WHAT TO DO
For this exercise, write out only the lines of the entries below from the one with "Esenyurt Belediyesi’nden Şehit" up to and including the one with "Family Bathroom", exactly as they are. Pictures stay out.

RECORDS TO PROCESS
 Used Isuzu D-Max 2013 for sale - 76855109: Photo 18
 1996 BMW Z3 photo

* * *

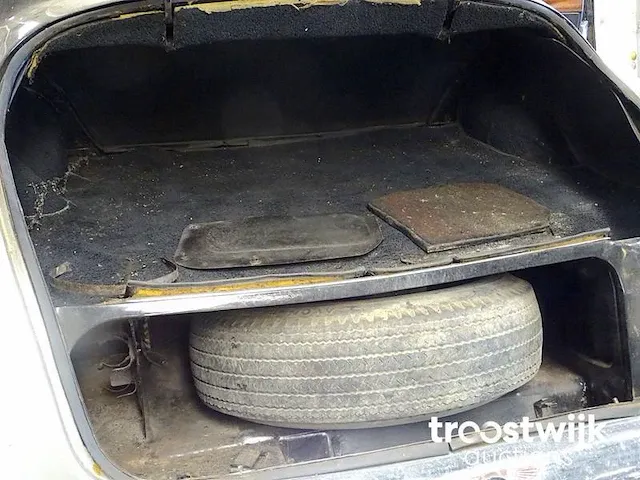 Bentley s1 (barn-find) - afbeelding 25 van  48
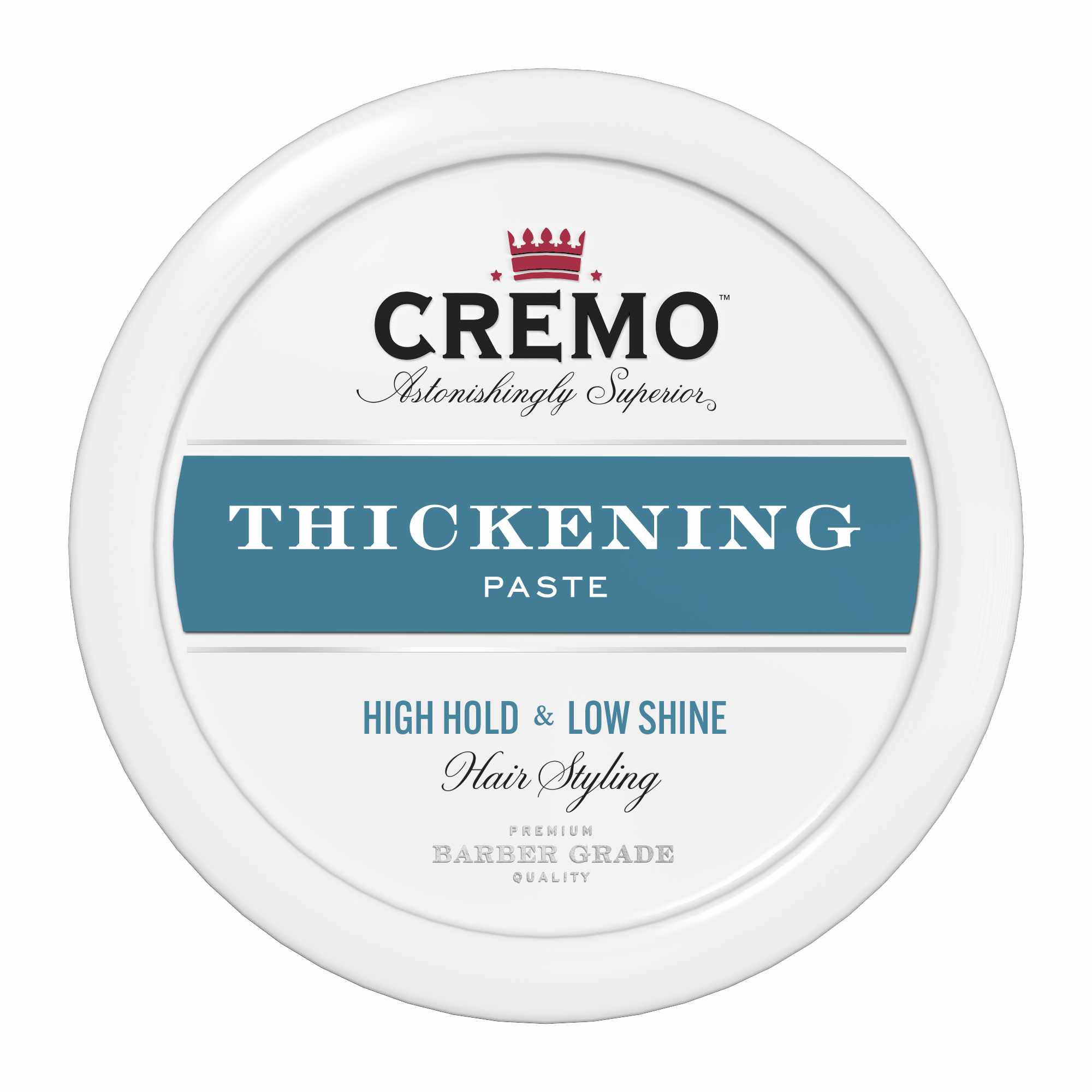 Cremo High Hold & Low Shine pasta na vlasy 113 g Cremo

==

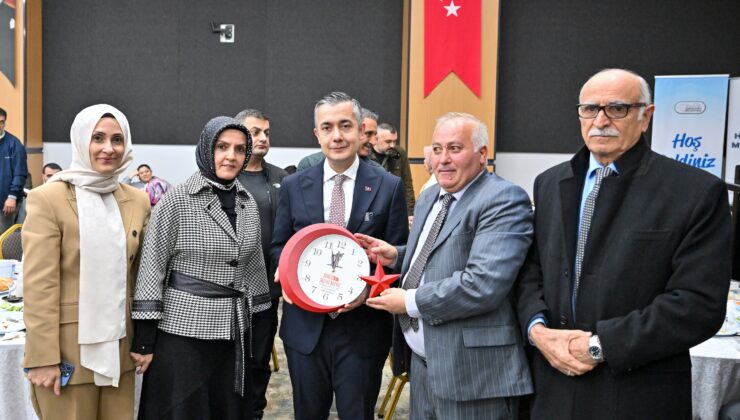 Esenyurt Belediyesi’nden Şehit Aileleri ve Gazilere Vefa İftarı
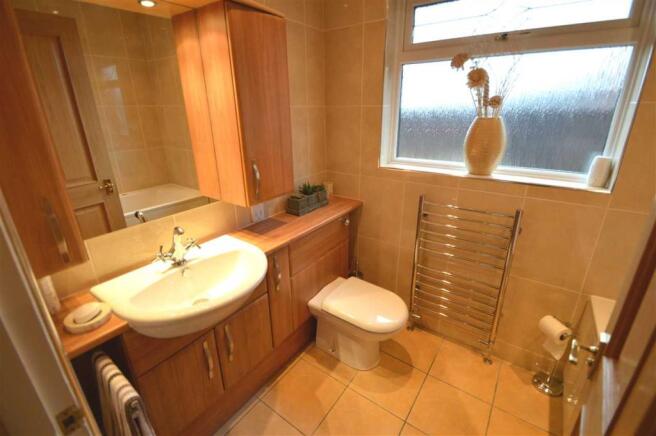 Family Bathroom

ANSWER TO THE EXERCISE
 Esenyurt Belediyesi’nden Şehit Aileleri ve Gazilere Vefa İftarı
 Family Bathroom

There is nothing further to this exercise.